Short exercise —
Collect each line of the records that contains the string "BBox", counting only matches with the same uppercase and lowercase letters.

[Begin Provided information]

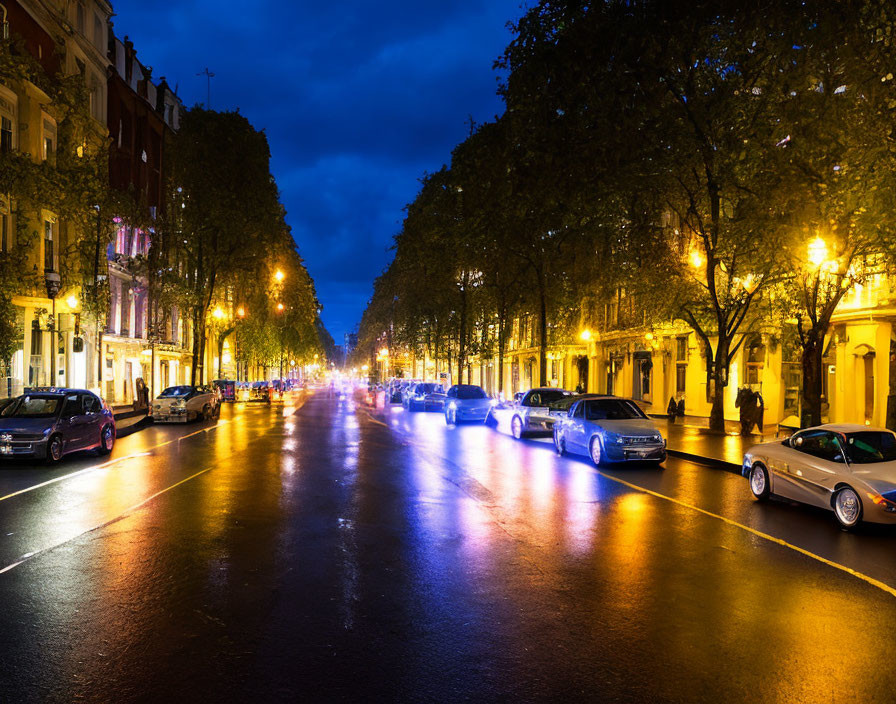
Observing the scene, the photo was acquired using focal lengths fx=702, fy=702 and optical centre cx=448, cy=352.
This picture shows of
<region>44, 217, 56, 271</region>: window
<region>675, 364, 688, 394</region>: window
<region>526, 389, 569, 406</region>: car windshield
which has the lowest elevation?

[End Provided information]
[Begin Provided information]

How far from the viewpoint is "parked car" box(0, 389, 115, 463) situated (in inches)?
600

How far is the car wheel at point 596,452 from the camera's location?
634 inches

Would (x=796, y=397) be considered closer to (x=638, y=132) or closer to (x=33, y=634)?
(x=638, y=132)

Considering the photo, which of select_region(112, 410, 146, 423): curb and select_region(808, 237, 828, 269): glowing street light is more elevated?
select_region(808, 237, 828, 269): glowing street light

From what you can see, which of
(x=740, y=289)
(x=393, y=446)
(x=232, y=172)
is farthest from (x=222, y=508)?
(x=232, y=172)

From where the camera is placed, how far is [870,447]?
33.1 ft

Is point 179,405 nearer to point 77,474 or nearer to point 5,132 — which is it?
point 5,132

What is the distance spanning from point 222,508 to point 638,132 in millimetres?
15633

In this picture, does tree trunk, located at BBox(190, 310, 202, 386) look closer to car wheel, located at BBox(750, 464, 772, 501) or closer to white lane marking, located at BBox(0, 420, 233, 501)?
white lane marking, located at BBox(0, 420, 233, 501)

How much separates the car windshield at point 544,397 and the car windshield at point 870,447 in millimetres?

[End Provided information]

Exercise response —
In this picture, does tree trunk, located at BBox(190, 310, 202, 386) look closer to car wheel, located at BBox(750, 464, 772, 501) or closer to white lane marking, located at BBox(0, 420, 233, 501)?
white lane marking, located at BBox(0, 420, 233, 501)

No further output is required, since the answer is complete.